Cutting off brainstorming.  Break into groups.

  • Should it be stored in Wikidata, the host wiki, or somewhere else.

DJ: Many of the problems can be solved by data, logic, presentation.  Keep presentation local. Keep data and logic centralized.

Important pointsEdit

  • Extract can mean many different things (extract at source or delivery)
  • Storing data in structured way vs provide a structured view of data
  • Do you need to record the revision of the data from wikidata when put in a page
  • What does “versioning” mean?
  • Differences in curation models have different social blockers
  • Many issue solvable by splitting data/logic/selection/presentation.

Group 1: Daren, Gergo, Lydia, Cindy, DJEdit

  • Q1:
  • Lydia: wiktionary. We started storing that in wikidata. So basically we already changed the location where we want to store it.
  • What is the problem: structural,
  • Some stuff doesn’t belong in wikidata right.
  • So decide on wghat need to be decentralized vs what needs to be extracted from wikitext. Two different things for different data.
  • Catergories: MCR slot, structured done.
  • Basically everything you put at the top or the bottom of an article is likely and MCR slot ?
  • Wikidata: infobox partially, navboxes can be generated from , coordinates, tables (some)
  • Centralized but not wikidata: user info
  • MCR slot: categories,   page issues, proof read
  • Article series
  • Strategy: Store as wikitext in a MCR slot and stop bothering with it. (either hide there is an MCR slot or not
  • Q2: What difficulties do you expect.
  • Can we have seperate storage strategies for different things ?
  • Give them a parserfunction for taking a piece of string and a keyname and extract that data towards an MCR slot.
  • PPl try to store data that isn’t actually structured or formatted… what to do with that.
  • What we need is,
  • So storage and curation of data in MCR and wikidata, but that doesn’t necesarrily mean that we don’t still have shadow indexed tables and apis to then reuse that information again.  
  • We need to recognize that not all encoded data needs the same approach towards extracting this information from the wikitext.
  • Where does it belong (de)centralized (and does it need an override)
  • Where is the canocnial information stored
  • How is the information exposed.
  • Which of these types of data need version
  • Q3: Versioning:
  • Non versioning: userpage info (maybe? If it’s only private ?)
  • Do you locally snapshot revision information if it is coming from an external or centralized location.
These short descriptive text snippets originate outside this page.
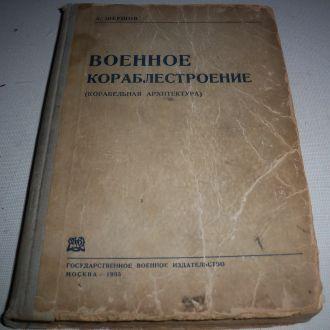 Военное кораблестроение(А. Шершов) 1935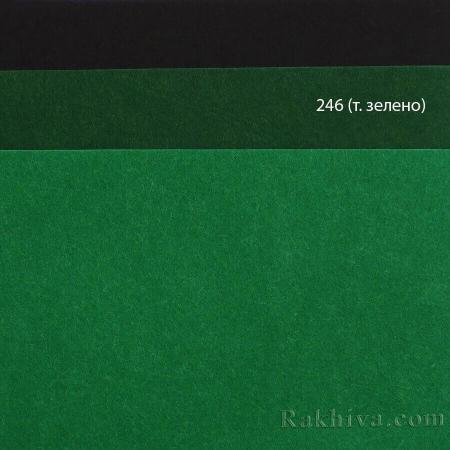 Филц за декорация и апликации, 5/ (246) тъмно зелено - твърд филц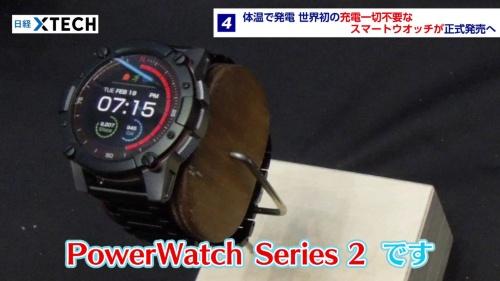 米マトリクスインダストリーの「PowerWatch Series2」は、充電が一切不要とうたうスマートウオッチである。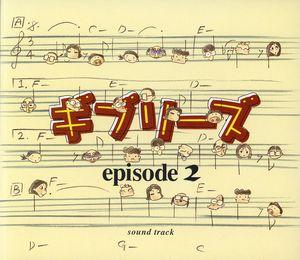 Ghiblies Episode 2 (Manto Tonobe) (Original Soundtrack) [Import]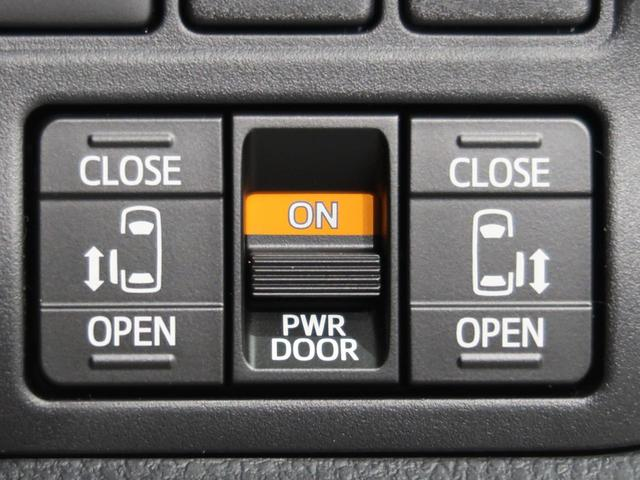 ZS 煌III 登録済未使用 セーフティセンス BIG-X11型ナビ 両側電動ドア クルーズコントロール クリアランスソナ LEDヘッド リアオートエアコン オートハイビーム 車線逸脱警報 ステアリングスイッチ 7人(5枚目)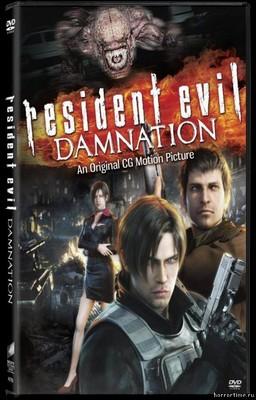 Resident Evil5: Damnation
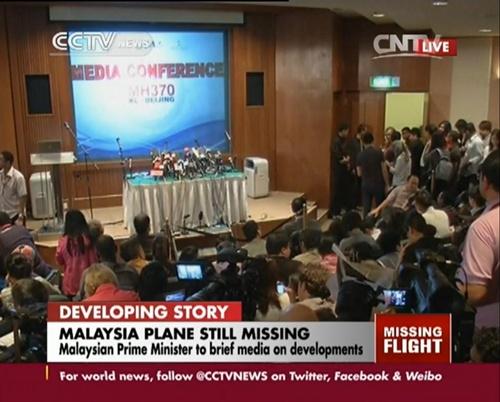 Malaysia dừng tìm kiếm MH370 ở Biển Đông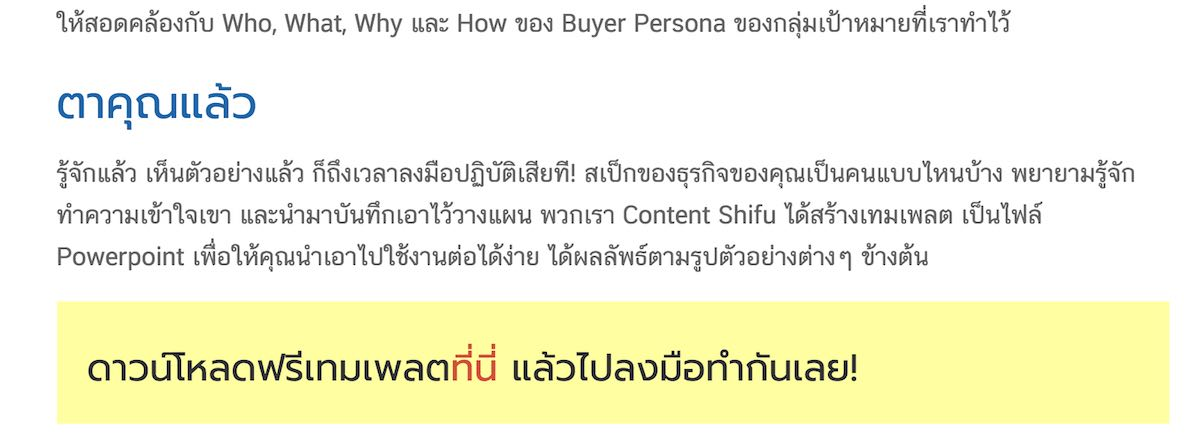 buyer-persona-cta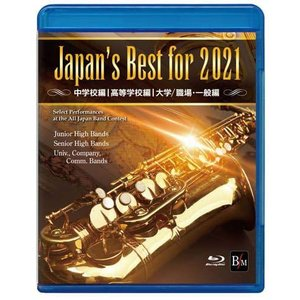 Japan's Best for 2021 〜 初回限定BOXセット (Blue-ray) (第69回全日本吹奏楽コンクールライブ) | varioius  (4枚組)  ( 吹奏楽 | DVD )|msjp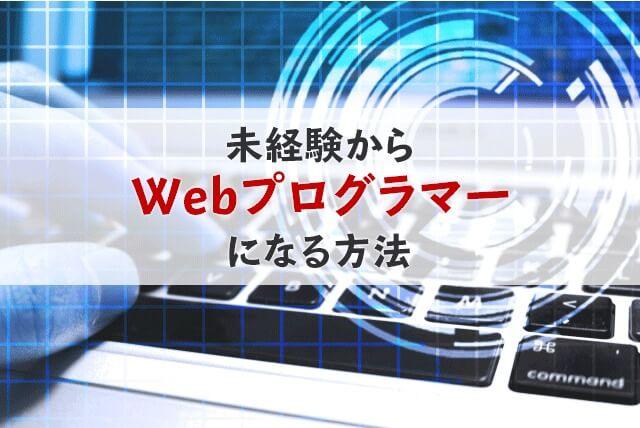 未経験からWebプログラマーになる方法
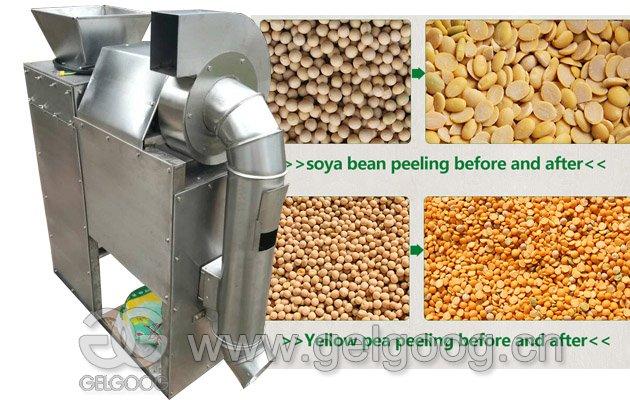 Black Gram Bean Skin Removing Machine - Peeling Machine
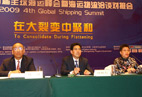 The scene of Media Conference for 2009 the 4th GSS organizer SHIPPINGCHINA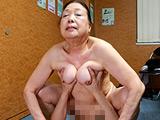 キレイなおばあちゃんとヤリまくれるスマホ教室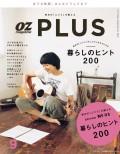 OZplus 2016年9月号 No.50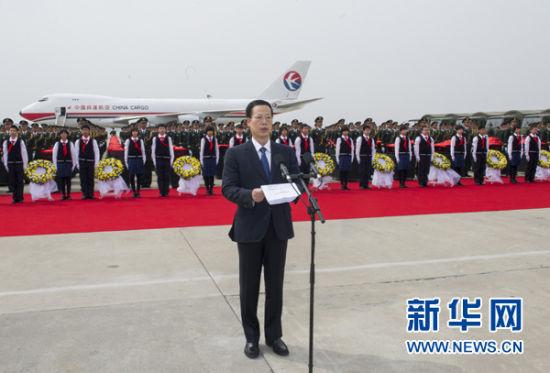 3月28日,中共中央政治局常委、国务院副总理张高丽在沈阳桃仙国际机场出席在韩中国人民志愿军烈士遗骸回国迎接仪式并讲话。新华社记者王晔 摄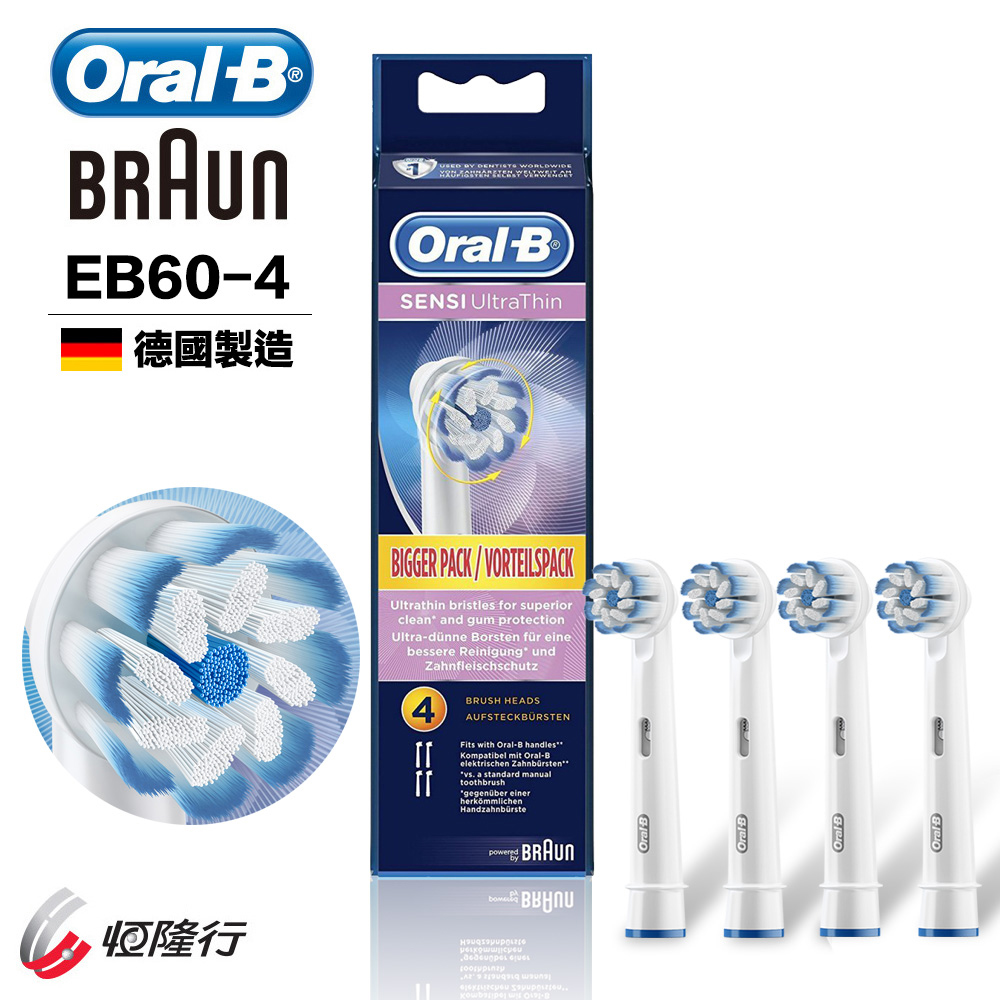 【德國百靈Oral-B】超細毛護齦刷頭(4入)EB60-4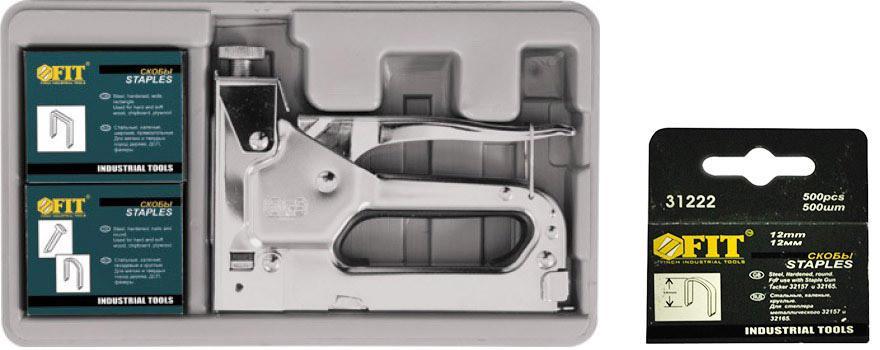 Набор Fit Степлер 32165 +Скобы для степлера 31222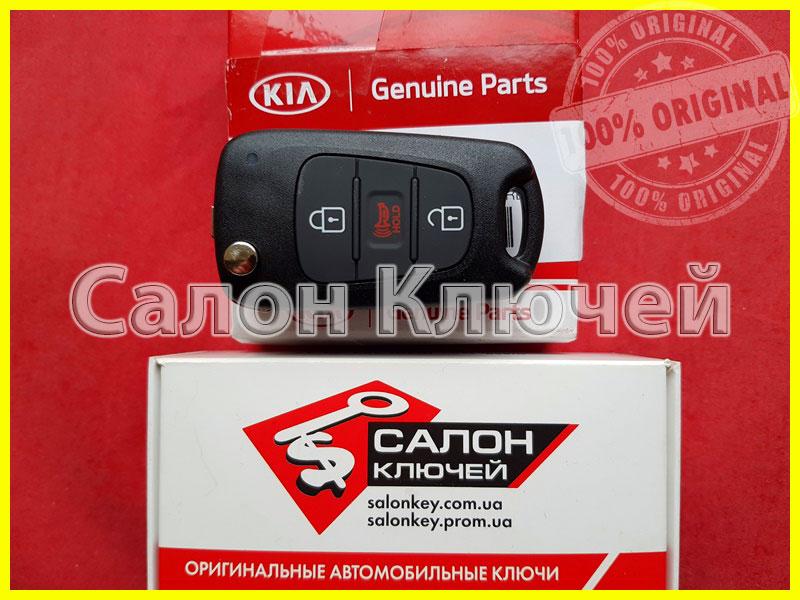 Оригинальный ключ КИА Спортейдж 2010 2011 2012 2013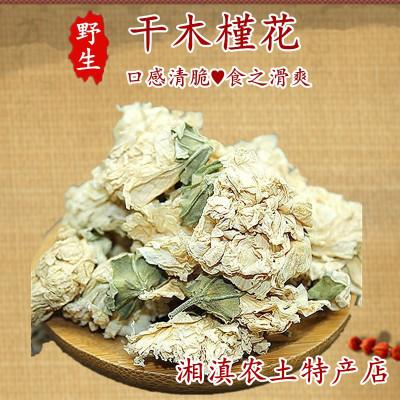 木槿花纯天然500g袋装农户自晒泡水煲汤佐餐食用无穷花茶干货包邮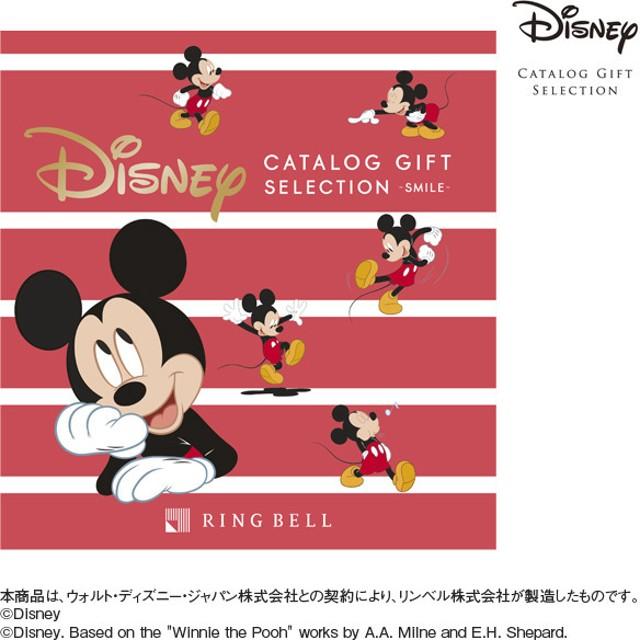 ディズニーカタログギフト 「スマイル」 内祝い・お返しギフト グルメ・雑貨カタログ (39)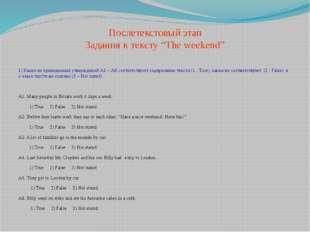 """Послетекстовый этап Задания к тексту """"The weekend"""" 1) Какие из приведенных ут"""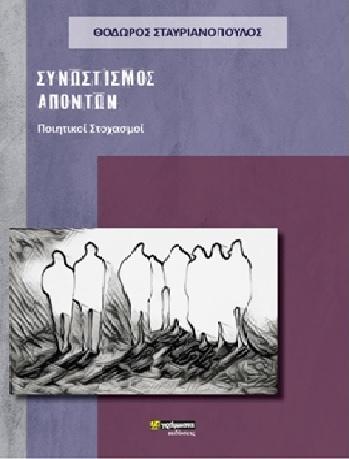 «ΣΥΝΩΣΤΙΣΜΟΣ ΑΠΟΝΤΩΝ» Ποιητική Συλλογή του Θόδωρου Σταυριανόπουλου 2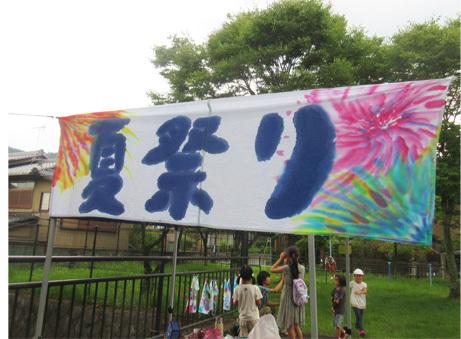 夏祭り☆2017!  小学生クラス(上高野)_f0211514_22075960.jpg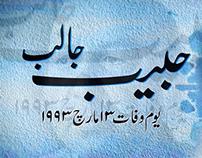 HabibJalib Wafaat - Channel92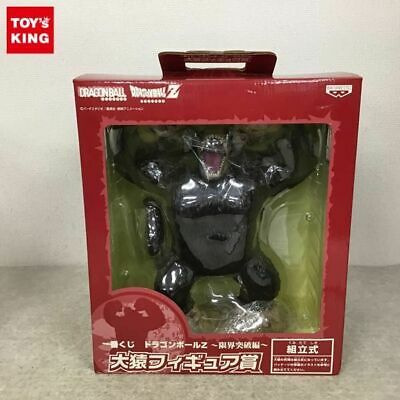 Banpresto Ichiban Kuji Dragon Ball Z Oozaru Great Ape Big Figure 35cm  JAPAN F//S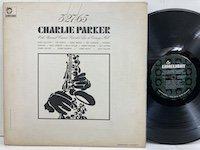 Dizzy Gillespie / Charlie Parker10th Memorial Concert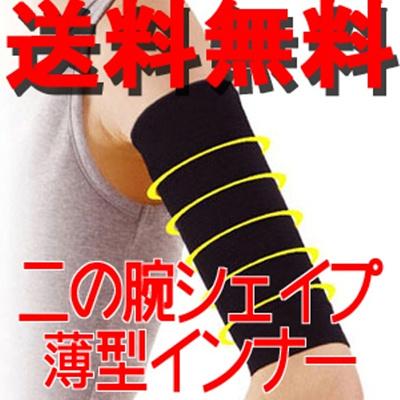【送料無料最安値】美的科学【シェイプアップ二の腕シェイプアップ】二の腕引き締めシェイプアップサポーター、着ているだけ!加圧補正下着の画像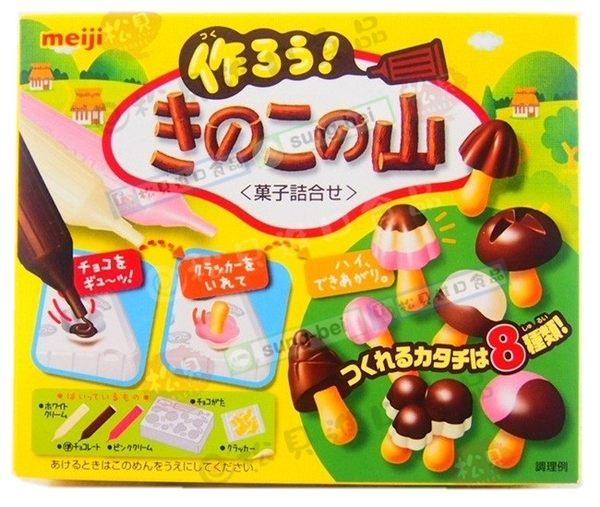 《松貝》明治磨菇DIY巧克力36g【4902777083957】d9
Group: Josh, Greg, Marco, Danny, CheonEdit

Where do you store it?

Picking a specific -- Categories? But that already is a property of MediaWiki, compared to a template. The concept of category exists in the core data structures, but infobox doesn't. Categories are a semantic network. They're more like tags, not ontological.

See also is all wikitext. It's stored as raw strings. If you wanted a voice agent to read them to you one after another, that would be interesting.

Model can be a css model, series of overrides. As a local community, you can override, the way that infoboxes work for a lot of things. There's a general person infobox, then other people build on that. This is what happened when wikidata descriptions, English had a problem, we said you can override it, now it's kept locally as an unstructured magic word. I think that's a general principle that can solve this -- if there's a global default, you can do local overrides when you want it.

If you can override the semantics, it should go somewhere else, or to Wikidata. Which one is better? Don't think you can answer that in general, def not for the whole community. If we do come up with a nice way to do descriptions with Wikidata, and people say no, then we have to redo things. It's hard to say this is the place.

WPs have specific concerns about WD, and if WD wants to be the global database of all truth, then they need to address those concerns. One concern is citations, WD uses a different model. At some point, there's going to be some kind of compromise on that. If they want to store everything, they need to prioritize those issues.

How do you get stuff out of these places?

There's getting it out, and there's also getting it one time rather than getting it every time. You get the see alsos, but then that's going to change over time. Do you do it as a template?

Say you have the content translation tool -- is that a forking tool or a synching tool? Right now, we fell into a forking model, but that wasn't a deliberate decision.

It's much harder than translate, because you have to take into account the wiki, each has their own rules & way they do things. That usually means somebody started something, and everyone copied. 800 projects, you have to check at least 800 cases, assuming there's only one template per project.

The question should be how do we talk to all of these communities, to get a single way of doing things that are so common? There's a simple technical way, but community is hard. We struggle with -- we want these things for us for our own technical purposes, but we need to make it work for them. It needs to help them in some way. People are happy with the way they've been doing work for years.

Maybe get them to allow us to edit their edits? if you're happy with doing the template this way, then just allow me to reformat it on save, the way it's better. This is how we ended up with Michael's team, we do this structuring ourselves. We take the main pages, and his team extracts the data we need. We had to talk to individual template owners on some languages where things were especially weird. But we have to keep up with changes, it drifts over time.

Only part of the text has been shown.